O impacto disso na qualidade de vida destes trabalhadores é enorme, inclusive em termos de autoimagem, já que estes trabalhadores acabam por não se reconhecerem como cidadãos com plenos direitos como os demais trabalhadores. (Ricardo Sant’Ana, Unesp Tupã e Codaf)
Para o professor da Unesp Tupã, Ricardo Sant’Ana, há um componente cultural que explica a informalidade no mercado de trabalho rural. “Apesar dos esforços realizados nas últimas gestões, o trabalho informal ainda permeia todas as áreas e atividades no país. No setor rural, até por suas características físicas, distância com relação à atenção da sociedade, este problema se agrava. O impacto disso na qualidade de vida destes trabalhadores é enorme, inclusive em termos de autoimagem, já que estes trabalhadores acabam por não se reconhecerem como cidadãos com plenos direitos como os demais trabalhadores. Para a sociedade e para o próprio governo, isso também é um problema na medida em que reduz a arrecadação. As causas não ficam restritas apenas à distância em relação às instâncias fiscalizadoras. Existe um componente cultural muito forte que, em suma, pode ser sintetizado pela ausência de conhecimento necessário na atividade rural, cultura esta que vem desde suas origens baseada na escravidão e na produção de commodities. Os detentores do capital quando atuando no campo consideram o fator mão de obra como outro custo qualquer, não percebendo nele a característica humana e de conhecimento envolvidos”, explica.

Enunciado ▸
Continue o trecho sobre a informalidade no trabalho rural a partir do ponto em que ele termina. Os registros abaixo são um material à parte, independente do trecho.

Conjunto de registros ▸
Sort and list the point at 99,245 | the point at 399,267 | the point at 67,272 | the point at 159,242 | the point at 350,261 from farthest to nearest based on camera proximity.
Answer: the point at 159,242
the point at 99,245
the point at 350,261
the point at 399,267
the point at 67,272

Resultado da tarefa ▸
Ainda de acordo com o Pnad 2015, é possível identificar outro fenômeno no mercado de trabalho rural: a redução de postos de trabalho. Entre 2014 e 2015, foi registrado o fechamento de aproximadamente 73 mil postos de trabalhos na categoria empregados e assalariados rurais. A relação anual de informações sociais do Ministério do Trabalho permite chegar a outros números sobre a situação dos postos de trabalho no meio rural. De acordo com o sistema Cadastro Geral de Empregados e Desempregados (CAGED) ligado à pasta, cerca de 13 mil postos de trabalho foram fechados no setor primário da agropecuária em dezembro de 2016. No acumulado do ano, o saldo foi negativo em 48 mil postos.
Só no Centro-Sul, 100 mil postos de trabalho foram extintos da agropecuária entre os períodos 2006/2007 a 2013/2014, segundo estudo publicado pelo Dieese. Para o pesquisador do Instituto de Economia Agrícola (IEA), órgão qualificado em análises econômicas e estatísticas vinculado à Secretaria de Agricultura e Abastecimento do Estado de São Paulo, Carlos Eduardo Fredo, o desemprego no setor agropecuário é consequência da contínua especialização e mecanização do processo agrícola. “Casos aqui em São Paulo podem ser expressos, por exemplo, pelo setor sucroalcooleiro e o processo de mecanização acelerado por conta dos marcos regulatórios instituídos a partir de 2002 para erradicar a queima da palha da cana de açúcar e, consequentemente, mitigar a emissão de gases de efeito estufa. Destaca-se principalmente o Protocolo Agroambiental de 2007 que, este, sim, acelerou a mecanização da colheita da cana de açúcar no Estado de São Paulo, hoje superior a 80% da área produtiva, e que foi decisiva para a eliminação do trabalho manual pelo uso das máquinas. Diga-se de passagem, com pouca atenção no processo de realocação e requalificação dos cortadores de cana de açúcar”, comenta. No interior de São Paulo, o mercado de trabalho geral registrou o fechamento de 97 mil vagas em 2016, de acordo com o CAGED.
A redução dos postos de trabalho está associada à crescente mecanização do processo agrícola. Em 1970, por exemplo, havia 160 mil tratores em operação no meio rural. Em 2013, eram quase 1,2 milhão. O Dieese estima que em 2050 o número de tratores possa atingir 1,7 milhão de unidades. Segundo estimativas da Associação Nacional dos Fabricantes de Veículos Automotores (ANFAVEA), o mercado de máquinas agrícolas em 2016 registrou a venda de 43 mil unidades.
“Plantar é cíclico. Você precisa vender bem, para investir novamente na terra para ter novamente o que vender” (Roberto dos Santos, FETAESP)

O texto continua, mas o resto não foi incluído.